◆ EXTRAIT DU DOCUMENT
<<<<
Certaines mesures, qui relèvent de l’injustice fiscale, devraient être prises pour libérer l’énergie et les moyens nécessaires destinés à promouvoir l’investissement chez les PME.
A cet effet, il a été proposé que les PME/PMI bénéficient, au même titre que les grandes entreprises, du remboursement total du crédit de TVA dans un délai de 7 jours. Il faut dire que les PME connaissent une crise de trésorerie grave qui paralyse leur activité alors que les banques elles-mêmes souffrent de cette situation.
L’expert comptable propose de supprimer la caution de 20% dans les situations de contentieux : pourquoi obliger une entreprise à verser 20% sur un litige qui porte sur l’interprétation d’un texte si au bout de 2 ou 3 ans elle pourrait être acquittée ? C’est une immobilisation coûteuse et inutile.
Pour les entreprises exportatrices, s’interroge-t-on, à quoi cela sert d’autoriser la vente de 50% de leurs produits sur le marché local si l’Administration leur interdit d’encaisser la contrepartie en dinars ?
L’intervenant a suggéré de revoir la logique des pénalités à supporter par les entreprises qui sont un obstacle à tout apurement de créances fiscales.
Les facteurs de la relance économique
Ahmed El Karm, président du Directoire d’Amen Bank, a présenté un ensemble de propositions de nature à relancer de façon significative l’économie tunisienne et la sortir de son marasme actuel.
« Notre pays est confronté actuellement à deux risques majeurs : le risque sécuritaire et le risque économique, émaillé d’une multitude de conflits sociaux. », a-t-il indiqué. Un gouvernement de coalition ne peut prendre que des mesures laborieuses or les réformes structurelles sont nécessaires.
Cependant, l’application de la loi pourrait apporter 2% de croissance supplémentaires, une réconciliation nationale au sens économique du terme pourrait renforcer le sentiment de confiance chez les hommes d’affaires. Ahmed El Karm suggère quatre mesures susceptibles de favoriser la relance de l’investissement.
>>>>
◆ DONNÉES
<<<<
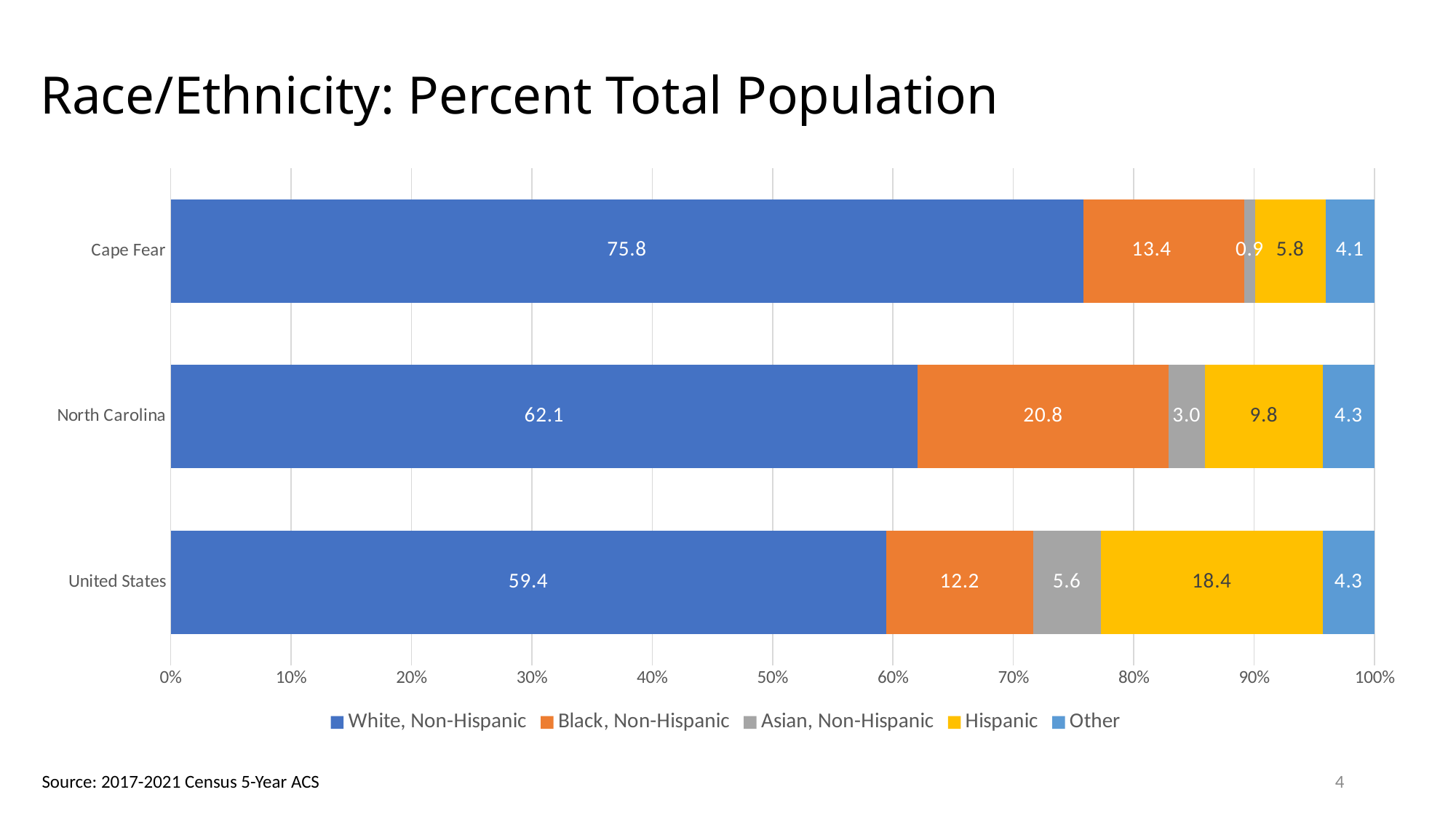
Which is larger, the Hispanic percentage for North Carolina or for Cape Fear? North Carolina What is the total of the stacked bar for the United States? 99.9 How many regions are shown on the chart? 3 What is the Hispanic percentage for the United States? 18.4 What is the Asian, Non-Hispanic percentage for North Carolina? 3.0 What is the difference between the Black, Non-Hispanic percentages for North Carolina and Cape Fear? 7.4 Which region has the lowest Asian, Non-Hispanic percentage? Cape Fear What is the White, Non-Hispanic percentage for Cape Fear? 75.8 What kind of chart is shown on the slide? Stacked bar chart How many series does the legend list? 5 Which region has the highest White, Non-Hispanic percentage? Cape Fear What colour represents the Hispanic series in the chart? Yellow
>>>>
◆ ÉNONCÉ DU PROBLÈME
Dans l'extrait du document, en combien de jours les PME/PMI devraient-elles obtenir le remboursement total du crédit de TVA selon la proposition ?

◆ SOLUTION DU PROBLÈME
En 7 jours, comme les grandes entreprises.